Solution without UDFs

This will work as long as your logicDF is small enough to be collected into the driver.

Step 1

Collect your logic into an Array[(Int, String)], as:

val rules = logicDF.collect().map{ r: Row =>
  val slNo = r.getAs[Int](0)
  val condition = r.getAs[String](1)
  (slNo, condition)
}

Step 2

Build a new column with conditional values chaining those rules into a when Column.

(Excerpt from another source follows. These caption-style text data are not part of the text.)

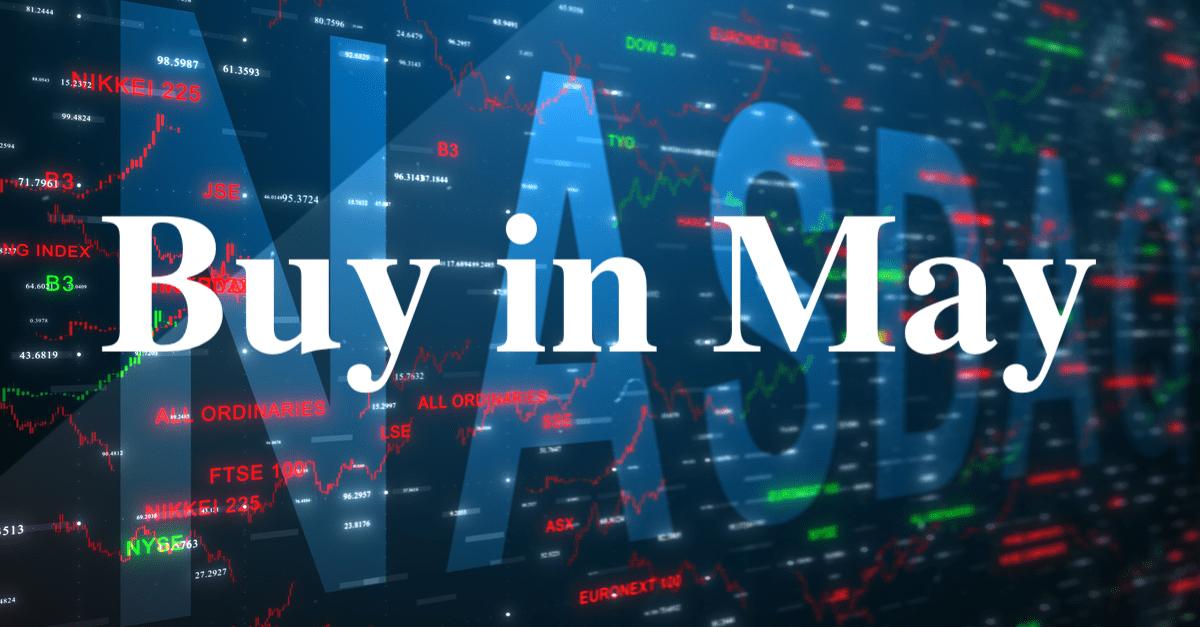 【雇用統計・展望解説】株はBuy in Mayの押し目意識!為替は米ドルがはっきりするまで様子見【5月7〜8日のトレード戦略】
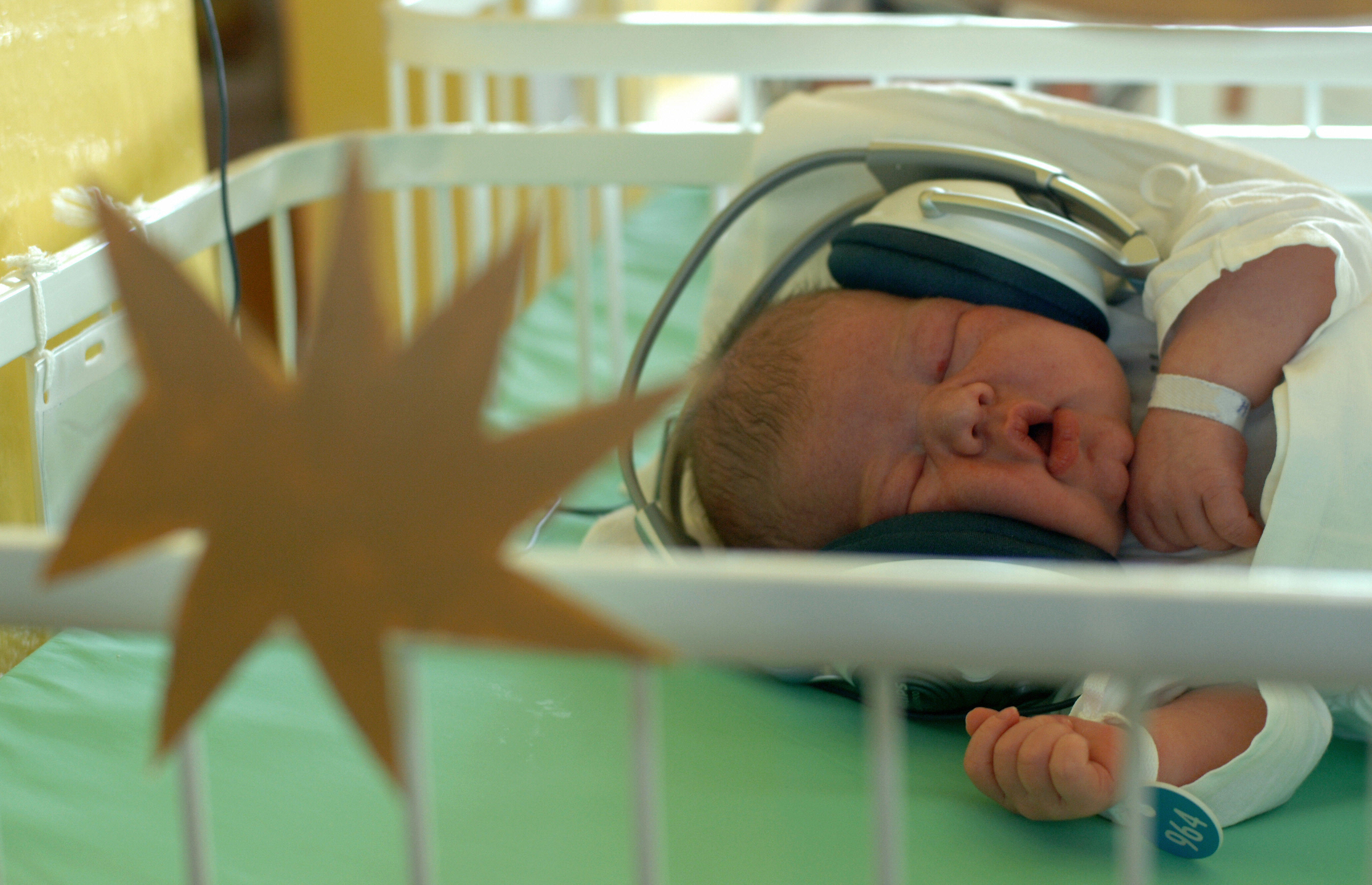 All Songs +1: What's The First Song A Newborn Should Hear?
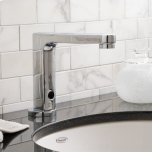 American StandardMoments Selectronic Proximity Faucet - Base Model - Polished Chrome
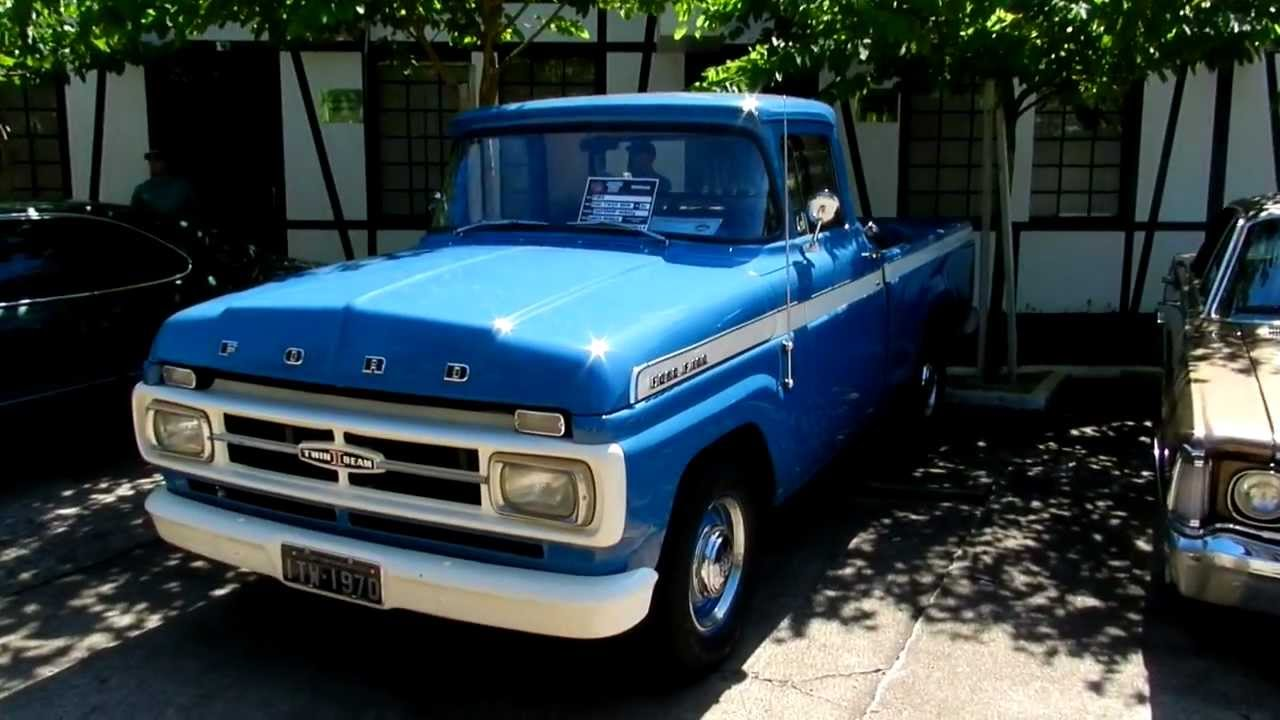 1970 Ford F100 Twin Bean Youtube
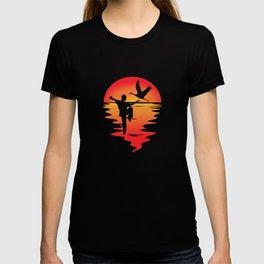 Karate Judo Judoka Taekwondo Ju-Jutsu Kung-Fu sunset Karate T-shirt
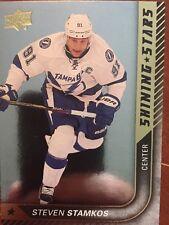 2015-16 UD Hockey Series 1 Steven Stamkos Shinning Star SS-28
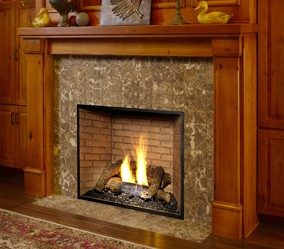 Avalon 1080 Clean Faced Fireplace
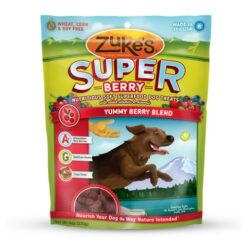 Zuke's Super Yummy Berry Blend Dog Treats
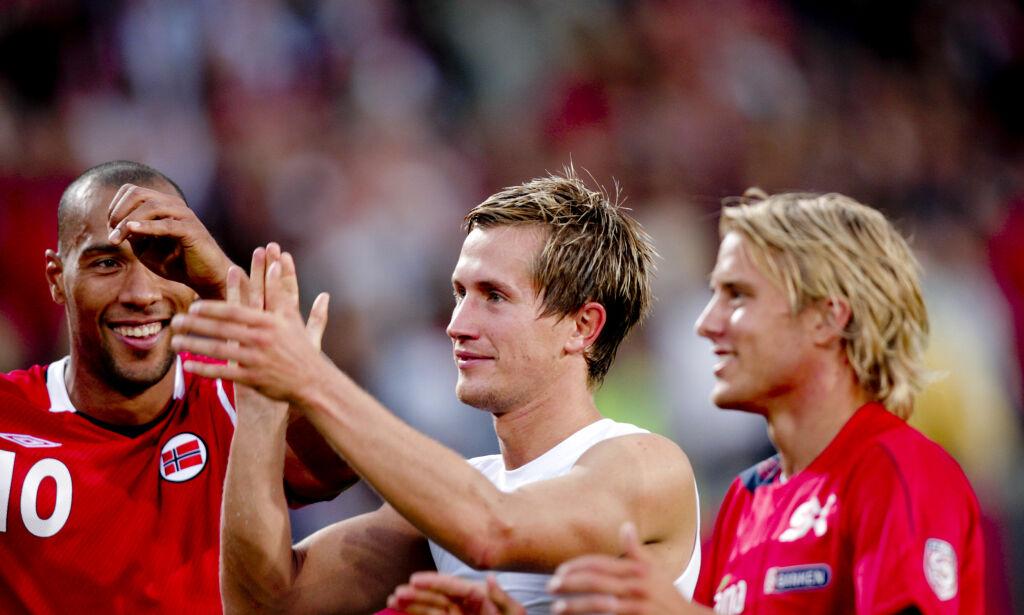 image: Gamsten vil ha hierarkiet tilbake: - Norsk fotball er for likestilt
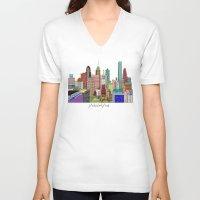 philadelphia V-neck T-shirts featuring Philadelphia city sklyine by bri.buckley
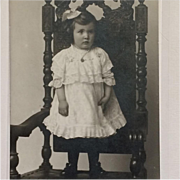 Cabinet Card- Little Girl With Wooden Leg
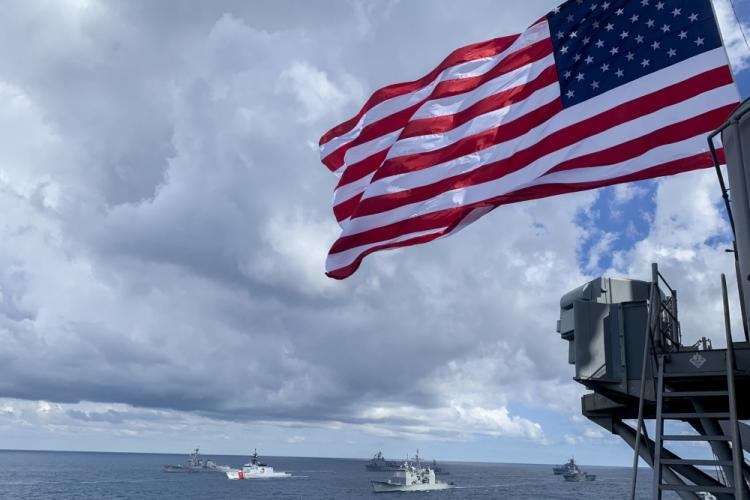 U.S. Marine Corps Photo by Lance Cpl. Cameron E. Parks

To do this, use some scala looping like:

val unused = when(lit(false), lit(false))
val filters: Column = rules.foldLeft(unused){
  case (acc: Column, (slNo: Int, cond: String)) =>
    acc.when(col("slNo") === slNo, expr(cond))
}

//You will get something like:
//when(col("slNo") === 1, expr("age > 10"))
//.when(col("slNo") === 2, expr("age > 20"))
//...

Step 3

Get the cartesian product of both DataFrames with a join, so you can apply every rule to every row in your data:

val joinDF = logicDF.join(inputDF, lit(true), "inner") //inner or whatever

Step 4

Filter using the previous Column with conditional filters.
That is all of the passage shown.